Figure 2Comparison between CO2 fluxes derived using time-resolved and time-integrated footprints with exponential decay for the STILT model. Panels (a)(d) show flux inversion results using time-resolved footprints from STILT. Panels (e)(h) show flux inversion results using time-integrated footprints with an exponential decay. Panels (a) and (e) show the posterior fluxes averaged over the study period from 2 February 2020 to 2 May 2020. Panels (b) and (f) show the difference between the posterior and prior fluxes. Panels (c) and (g) show a comparison of the model simulated concentrations using the prior fluxes against independent observations withheld from the flux inversion. Panels (d) and (h) show the same comparison as is panels (c) and (g), but using the posterior fluxes.

Figure 2 shows the results of these two GHG flux inversions in the Bay Area. It is important to emphasize that both of the inversions use the same set of footprints derived from the STILT model. The only difference is that one set of STILT footprints has been time-integrated and then reallocated temporally using exponential decay. The scatter plots compare observed CO2 concentrations with the simulated CO2 concentrations using prior and posterior fluxes on a validation dataset that was not used in the flux inversion. We use the same seed such that same validation concentrations are sampled in both cases. Overall, the posterior emission fluxes are in agreement. Interestingly, the second case, where the footprints have been temporally reallocated, does a better job at simulating independent observations with both the prior fluxes and the posterior fluxes. This can be seen in both the correlation and the mean squared error. Upon close examination of the scatter plots, it can be seen that the time-resolved scatter plots have a cluster of simulated concentrations around 410 ppm (approximately background signal), even though actual concentrations are higher than that. This pattern is visible in the CO2 concentrations simulated using both prior and posterior fluxes. On the other hand, this pattern is not visible in the CO2 concentrations simulated using the posterior fluxes of the exponential decay case.

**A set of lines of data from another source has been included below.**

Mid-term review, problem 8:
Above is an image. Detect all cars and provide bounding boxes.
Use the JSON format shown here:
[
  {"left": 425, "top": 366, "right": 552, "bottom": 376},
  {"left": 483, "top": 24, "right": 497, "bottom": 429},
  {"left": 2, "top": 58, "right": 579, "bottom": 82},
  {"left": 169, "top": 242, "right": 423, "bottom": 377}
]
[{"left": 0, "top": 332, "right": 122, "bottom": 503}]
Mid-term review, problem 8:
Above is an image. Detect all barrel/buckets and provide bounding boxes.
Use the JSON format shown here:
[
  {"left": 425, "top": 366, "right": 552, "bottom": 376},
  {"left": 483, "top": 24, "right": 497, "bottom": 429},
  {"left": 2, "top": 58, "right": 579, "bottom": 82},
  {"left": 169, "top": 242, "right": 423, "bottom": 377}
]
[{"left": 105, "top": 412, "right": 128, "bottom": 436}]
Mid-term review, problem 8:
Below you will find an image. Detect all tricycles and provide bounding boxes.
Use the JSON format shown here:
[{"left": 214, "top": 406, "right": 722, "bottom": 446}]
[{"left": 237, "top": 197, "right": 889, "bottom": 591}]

The poor performance of the time-resolved footprints is likely driven by transport errors in the STILT simulations. The time-resolved footprints are a more realistic representation of the source–receptor relationship, but not necessarily more accurate. The simulated transport could have large biases that will propagate into time-resolved footprints. For example, errors in the wind speed could lead to parcels advecting too fast and attributing fluxes to the wrong spatial location. In these flux inversions, the ocean and the San Francisco Bay are assumed to be neither sources nor sinks. It seems that the sensitivity blobs in the time-resolved footprints are quickly advected over the ocean, and hence the simulated concentrations are closer to the background signal, even though the observed concentrations are higher. As such, the time-integrated footprints may be mitigating these transport errors and allowing GHG fluxes to be attributed correctly. Additionally, this pair of GHG flux inversions indicates that the exponential-decay-based temporal allocation of footprints should not induce significant errors in the GHG flux inversion. All of the GHG flux inversion experiments that follow (i.e., Sect. 5) will use FootNet footprints and this temporal allocation of the footprints.

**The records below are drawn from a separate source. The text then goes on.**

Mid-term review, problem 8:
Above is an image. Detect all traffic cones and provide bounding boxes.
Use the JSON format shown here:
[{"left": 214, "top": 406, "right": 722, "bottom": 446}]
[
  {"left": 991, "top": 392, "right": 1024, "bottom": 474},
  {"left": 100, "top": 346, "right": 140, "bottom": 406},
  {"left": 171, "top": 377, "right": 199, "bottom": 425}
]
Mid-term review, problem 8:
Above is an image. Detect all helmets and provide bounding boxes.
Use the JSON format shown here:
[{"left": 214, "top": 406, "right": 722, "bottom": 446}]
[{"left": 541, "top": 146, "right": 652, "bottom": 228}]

https://acp.copernicus.org/articles/25/5159/2025/acp-25-5159-2025-f03

Figure 3Conventional and FootNet-based GHG inversion frameworks. Panel (a) shows the conventional GHG flux inversion framework, which uses a full-physics LPDM simulation to compute footprints. Panel (b) shows the proposed GHG flux inversion framework using FootNet model to compute footprints. The arrow in panel (b) indicates how FootNet may be used to compute footprints on the fly as they are needed within the GHG flux inversion, bypassing the data storage step.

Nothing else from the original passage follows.